Qi Guo, Tze-Meng Low, N. Alachiotis, Berkin Akin, Lawrence Pileggi, James C. Hoe and Franz Franchetti (Proc. MICRO, 2015)
Enabling Portable Energy Efficiency with Memory Accelerated Library
Preprint (637 KB)
Published paper (link to publisher)
Bibtex

Over the last decade, the looming power wall has spurred a flurry of interest in developing heterogeneous systems with hardware accelerators. The questions, then, are what and how accelerators should be designed, and what software support is required. Our accelerator design approach stems from the observation that many efficient and portable software implementations rely on high performance software libraries with well-established application programming interfaces (APIs). We propose the integration of hardware accelerators on 3D-stacked memory that explicitly targets the memory-bounded operations within high performance libraries.

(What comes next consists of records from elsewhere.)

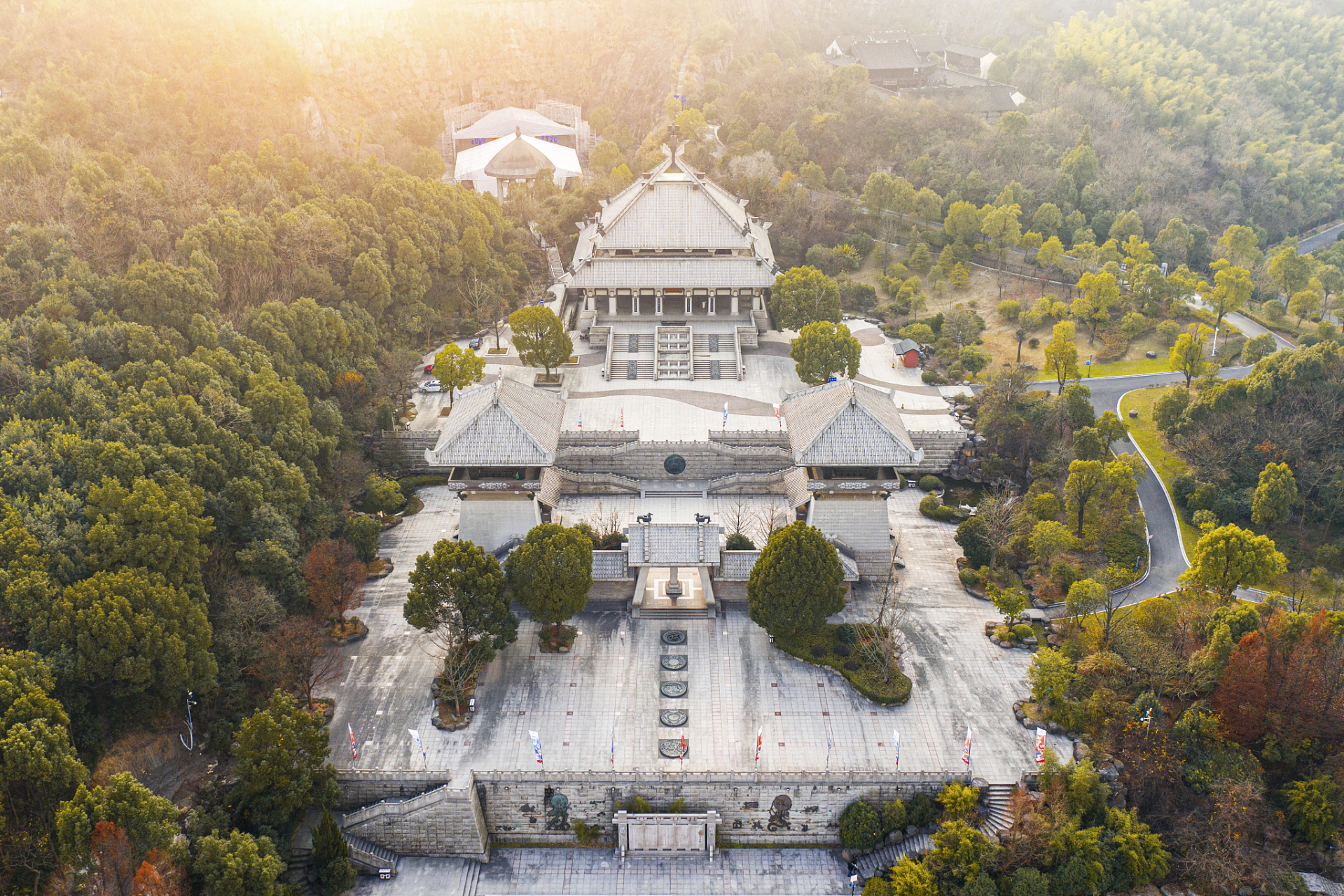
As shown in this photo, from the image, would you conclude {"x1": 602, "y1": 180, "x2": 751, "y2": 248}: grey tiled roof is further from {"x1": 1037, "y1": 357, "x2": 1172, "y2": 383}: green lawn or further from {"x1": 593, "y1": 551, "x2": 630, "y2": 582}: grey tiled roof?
{"x1": 593, "y1": 551, "x2": 630, "y2": 582}: grey tiled roof

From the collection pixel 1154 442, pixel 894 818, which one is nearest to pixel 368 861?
pixel 894 818

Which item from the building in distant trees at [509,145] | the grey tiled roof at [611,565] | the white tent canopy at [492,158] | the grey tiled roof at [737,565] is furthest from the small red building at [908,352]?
the white tent canopy at [492,158]

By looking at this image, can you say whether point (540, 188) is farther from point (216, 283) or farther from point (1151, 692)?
point (1151, 692)

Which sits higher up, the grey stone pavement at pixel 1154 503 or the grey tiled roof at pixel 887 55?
the grey tiled roof at pixel 887 55

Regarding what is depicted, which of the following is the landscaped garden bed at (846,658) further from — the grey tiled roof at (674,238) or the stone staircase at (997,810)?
the grey tiled roof at (674,238)

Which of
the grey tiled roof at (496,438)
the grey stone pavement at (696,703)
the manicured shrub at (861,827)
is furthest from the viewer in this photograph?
the grey tiled roof at (496,438)

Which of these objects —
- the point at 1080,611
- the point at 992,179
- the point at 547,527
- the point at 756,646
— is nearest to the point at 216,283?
the point at 547,527

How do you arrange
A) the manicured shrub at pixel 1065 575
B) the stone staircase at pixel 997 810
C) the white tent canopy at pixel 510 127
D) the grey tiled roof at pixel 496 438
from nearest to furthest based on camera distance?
the stone staircase at pixel 997 810 < the grey tiled roof at pixel 496 438 < the manicured shrub at pixel 1065 575 < the white tent canopy at pixel 510 127

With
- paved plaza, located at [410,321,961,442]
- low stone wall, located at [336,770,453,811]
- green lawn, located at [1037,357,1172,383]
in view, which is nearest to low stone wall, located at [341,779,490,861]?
low stone wall, located at [336,770,453,811]
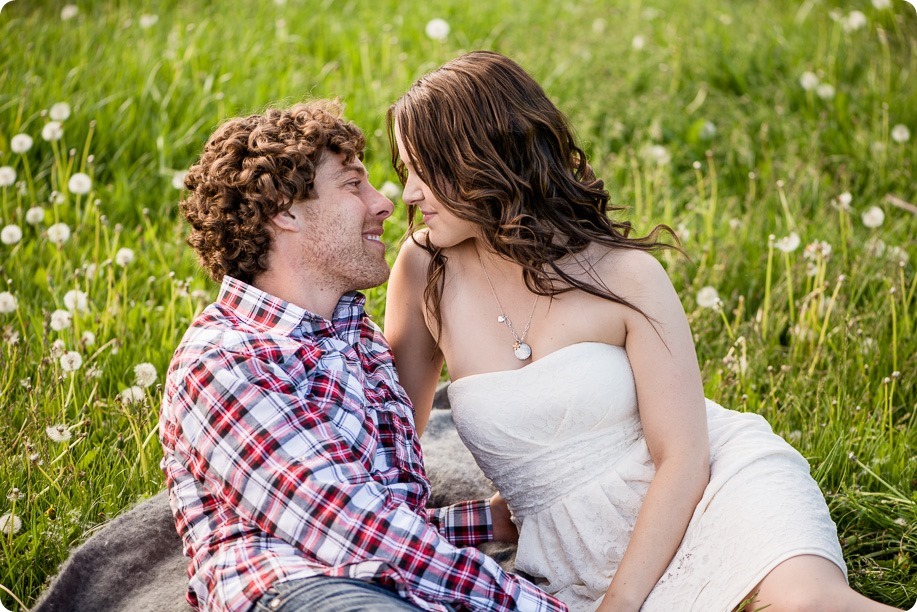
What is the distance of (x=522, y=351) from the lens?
2.84 m

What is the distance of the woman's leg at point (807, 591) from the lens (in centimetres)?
227

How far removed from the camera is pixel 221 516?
2383 millimetres

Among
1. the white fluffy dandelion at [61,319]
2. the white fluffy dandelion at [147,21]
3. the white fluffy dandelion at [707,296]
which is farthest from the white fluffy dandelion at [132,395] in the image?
the white fluffy dandelion at [147,21]

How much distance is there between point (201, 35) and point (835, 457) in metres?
4.57

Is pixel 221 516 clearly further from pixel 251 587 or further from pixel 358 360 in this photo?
pixel 358 360

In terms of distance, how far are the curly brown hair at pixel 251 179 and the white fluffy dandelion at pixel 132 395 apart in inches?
27.4

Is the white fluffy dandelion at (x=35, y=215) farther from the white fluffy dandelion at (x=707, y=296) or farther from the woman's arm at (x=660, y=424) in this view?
the white fluffy dandelion at (x=707, y=296)

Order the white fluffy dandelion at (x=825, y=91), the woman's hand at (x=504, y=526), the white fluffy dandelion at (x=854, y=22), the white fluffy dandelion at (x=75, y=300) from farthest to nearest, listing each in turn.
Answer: the white fluffy dandelion at (x=854, y=22) < the white fluffy dandelion at (x=825, y=91) < the white fluffy dandelion at (x=75, y=300) < the woman's hand at (x=504, y=526)

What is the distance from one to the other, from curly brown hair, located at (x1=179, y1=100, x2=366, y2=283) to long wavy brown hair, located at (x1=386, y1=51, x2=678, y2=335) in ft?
0.84

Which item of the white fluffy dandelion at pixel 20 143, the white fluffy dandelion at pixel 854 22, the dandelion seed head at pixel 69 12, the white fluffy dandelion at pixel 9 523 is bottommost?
the white fluffy dandelion at pixel 9 523

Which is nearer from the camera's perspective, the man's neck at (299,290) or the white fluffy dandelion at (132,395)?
the man's neck at (299,290)

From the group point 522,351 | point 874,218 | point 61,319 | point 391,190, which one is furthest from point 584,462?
point 874,218

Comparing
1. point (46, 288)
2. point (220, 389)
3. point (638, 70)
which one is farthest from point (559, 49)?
point (220, 389)

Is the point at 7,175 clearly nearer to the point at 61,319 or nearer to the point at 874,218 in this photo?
the point at 61,319
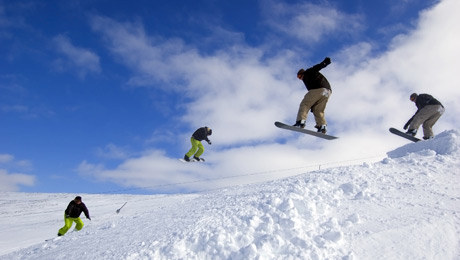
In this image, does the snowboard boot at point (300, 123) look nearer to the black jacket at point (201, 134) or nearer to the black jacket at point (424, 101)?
the black jacket at point (424, 101)

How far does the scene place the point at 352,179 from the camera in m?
6.93

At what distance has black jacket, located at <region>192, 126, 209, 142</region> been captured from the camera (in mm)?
14460

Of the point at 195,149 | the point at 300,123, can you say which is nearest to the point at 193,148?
the point at 195,149

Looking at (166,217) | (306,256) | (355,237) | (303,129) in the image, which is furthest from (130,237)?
(303,129)

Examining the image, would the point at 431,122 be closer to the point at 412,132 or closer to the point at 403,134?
the point at 412,132

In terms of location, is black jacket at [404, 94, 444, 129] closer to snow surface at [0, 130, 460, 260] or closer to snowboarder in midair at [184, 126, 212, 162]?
snow surface at [0, 130, 460, 260]

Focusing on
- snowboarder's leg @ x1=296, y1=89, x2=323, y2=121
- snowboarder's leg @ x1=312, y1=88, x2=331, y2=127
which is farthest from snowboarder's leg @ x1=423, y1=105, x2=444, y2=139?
snowboarder's leg @ x1=296, y1=89, x2=323, y2=121

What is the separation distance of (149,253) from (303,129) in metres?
5.89

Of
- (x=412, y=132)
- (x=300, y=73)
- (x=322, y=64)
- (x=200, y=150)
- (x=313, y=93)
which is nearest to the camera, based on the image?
(x=322, y=64)

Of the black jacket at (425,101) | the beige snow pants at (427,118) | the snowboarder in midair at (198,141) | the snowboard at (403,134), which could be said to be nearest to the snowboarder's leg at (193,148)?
the snowboarder in midair at (198,141)

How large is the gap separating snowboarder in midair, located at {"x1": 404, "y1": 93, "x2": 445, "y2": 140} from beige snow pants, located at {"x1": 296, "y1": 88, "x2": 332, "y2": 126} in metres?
5.02

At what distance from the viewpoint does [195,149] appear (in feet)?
48.8

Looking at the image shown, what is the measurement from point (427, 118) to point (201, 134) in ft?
29.6

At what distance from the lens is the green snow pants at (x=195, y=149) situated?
1474 cm
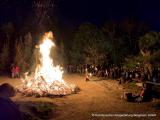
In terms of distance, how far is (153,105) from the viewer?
16.4 m

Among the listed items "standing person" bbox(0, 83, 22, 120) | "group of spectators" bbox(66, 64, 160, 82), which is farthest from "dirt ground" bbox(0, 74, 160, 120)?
"standing person" bbox(0, 83, 22, 120)

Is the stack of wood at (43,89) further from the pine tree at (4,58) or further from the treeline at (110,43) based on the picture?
the pine tree at (4,58)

The fixed APIs with limited configurability simplify the design of the accelerators, while ensuring that the accelerators have wide applicability. With our software support that automatically converts library APIs to accelerator invocations, an additional advantage of our approach is that library-based legacy code automatically gains the benefit of memory-side accelerators without requiring a reimplementation. On average, the legacy code using our proposed MEmory Accelerated Library (MEALib) improves performance and energy efficiency for individual operations in Intel's Math Kernel Library (MKL) by 38x and 75x, respectively. For a real-world signal processing application that employs Intel MKL, MEALib attains more than 10x better energy efficiency.